■ WHAT IS REQUIRED
Go through the data below. Pull out every line that has the word "gtag".

■ Data extracted from a collection
※

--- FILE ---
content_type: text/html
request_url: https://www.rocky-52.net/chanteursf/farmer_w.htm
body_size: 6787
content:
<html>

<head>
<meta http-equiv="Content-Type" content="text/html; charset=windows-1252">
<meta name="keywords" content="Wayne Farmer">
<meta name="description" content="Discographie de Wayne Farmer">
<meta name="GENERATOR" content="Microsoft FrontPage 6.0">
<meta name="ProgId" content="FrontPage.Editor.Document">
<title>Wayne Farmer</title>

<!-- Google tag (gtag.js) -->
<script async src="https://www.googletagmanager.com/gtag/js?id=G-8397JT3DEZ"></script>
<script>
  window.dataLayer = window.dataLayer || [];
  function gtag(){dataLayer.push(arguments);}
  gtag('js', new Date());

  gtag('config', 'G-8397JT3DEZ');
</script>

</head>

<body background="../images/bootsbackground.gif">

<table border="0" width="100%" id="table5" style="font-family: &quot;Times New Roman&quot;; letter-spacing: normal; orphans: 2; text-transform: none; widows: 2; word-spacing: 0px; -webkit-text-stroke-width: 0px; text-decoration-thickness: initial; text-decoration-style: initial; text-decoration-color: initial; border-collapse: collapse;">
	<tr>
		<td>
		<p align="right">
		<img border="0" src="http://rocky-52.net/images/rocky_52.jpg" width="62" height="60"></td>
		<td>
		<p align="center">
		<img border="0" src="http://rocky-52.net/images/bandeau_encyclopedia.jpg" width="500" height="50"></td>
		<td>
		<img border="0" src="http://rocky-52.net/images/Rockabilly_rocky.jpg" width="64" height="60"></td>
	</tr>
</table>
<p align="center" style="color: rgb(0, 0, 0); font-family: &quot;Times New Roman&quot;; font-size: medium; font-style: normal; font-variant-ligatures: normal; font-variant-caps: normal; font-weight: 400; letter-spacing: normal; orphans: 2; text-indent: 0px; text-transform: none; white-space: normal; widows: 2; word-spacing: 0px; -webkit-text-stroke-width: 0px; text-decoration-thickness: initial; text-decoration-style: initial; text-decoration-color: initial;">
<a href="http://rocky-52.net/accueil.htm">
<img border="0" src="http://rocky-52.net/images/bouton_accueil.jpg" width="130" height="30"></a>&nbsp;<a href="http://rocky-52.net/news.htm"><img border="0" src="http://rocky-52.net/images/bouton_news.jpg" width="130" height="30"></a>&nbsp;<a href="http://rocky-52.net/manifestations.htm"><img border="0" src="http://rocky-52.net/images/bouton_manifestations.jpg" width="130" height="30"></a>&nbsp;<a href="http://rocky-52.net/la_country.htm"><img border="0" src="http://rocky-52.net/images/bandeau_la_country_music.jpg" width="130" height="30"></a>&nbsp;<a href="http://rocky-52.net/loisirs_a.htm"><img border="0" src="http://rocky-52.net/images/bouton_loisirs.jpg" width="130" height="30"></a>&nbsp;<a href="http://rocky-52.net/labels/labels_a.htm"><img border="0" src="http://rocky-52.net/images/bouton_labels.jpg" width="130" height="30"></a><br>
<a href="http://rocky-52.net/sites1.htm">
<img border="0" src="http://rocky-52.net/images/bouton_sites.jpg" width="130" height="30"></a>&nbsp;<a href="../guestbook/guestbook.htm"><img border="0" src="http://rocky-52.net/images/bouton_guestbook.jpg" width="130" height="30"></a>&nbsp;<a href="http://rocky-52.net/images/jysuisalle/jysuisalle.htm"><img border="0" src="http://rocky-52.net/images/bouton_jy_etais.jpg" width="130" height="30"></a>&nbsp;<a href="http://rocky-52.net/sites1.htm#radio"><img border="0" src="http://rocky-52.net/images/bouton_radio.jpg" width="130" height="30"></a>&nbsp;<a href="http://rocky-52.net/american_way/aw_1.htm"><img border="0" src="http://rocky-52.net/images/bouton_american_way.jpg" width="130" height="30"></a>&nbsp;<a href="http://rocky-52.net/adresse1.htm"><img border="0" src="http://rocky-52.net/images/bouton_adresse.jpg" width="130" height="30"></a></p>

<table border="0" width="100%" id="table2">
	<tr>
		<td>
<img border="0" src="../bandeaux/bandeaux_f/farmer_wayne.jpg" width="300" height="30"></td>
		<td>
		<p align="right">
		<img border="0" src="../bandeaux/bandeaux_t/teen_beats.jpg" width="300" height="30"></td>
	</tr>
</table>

※

■ RESPONSE TO THIS TASK
<!-- Google tag (gtag.js) -->
<script async src="https://www.googletagmanager.com/gtag/js?id=G-8397JT3DEZ"></script>
  function gtag(){dataLayer.push(arguments);}
  gtag('js', new Date());
  gtag('config', 'G-8397JT3DEZ');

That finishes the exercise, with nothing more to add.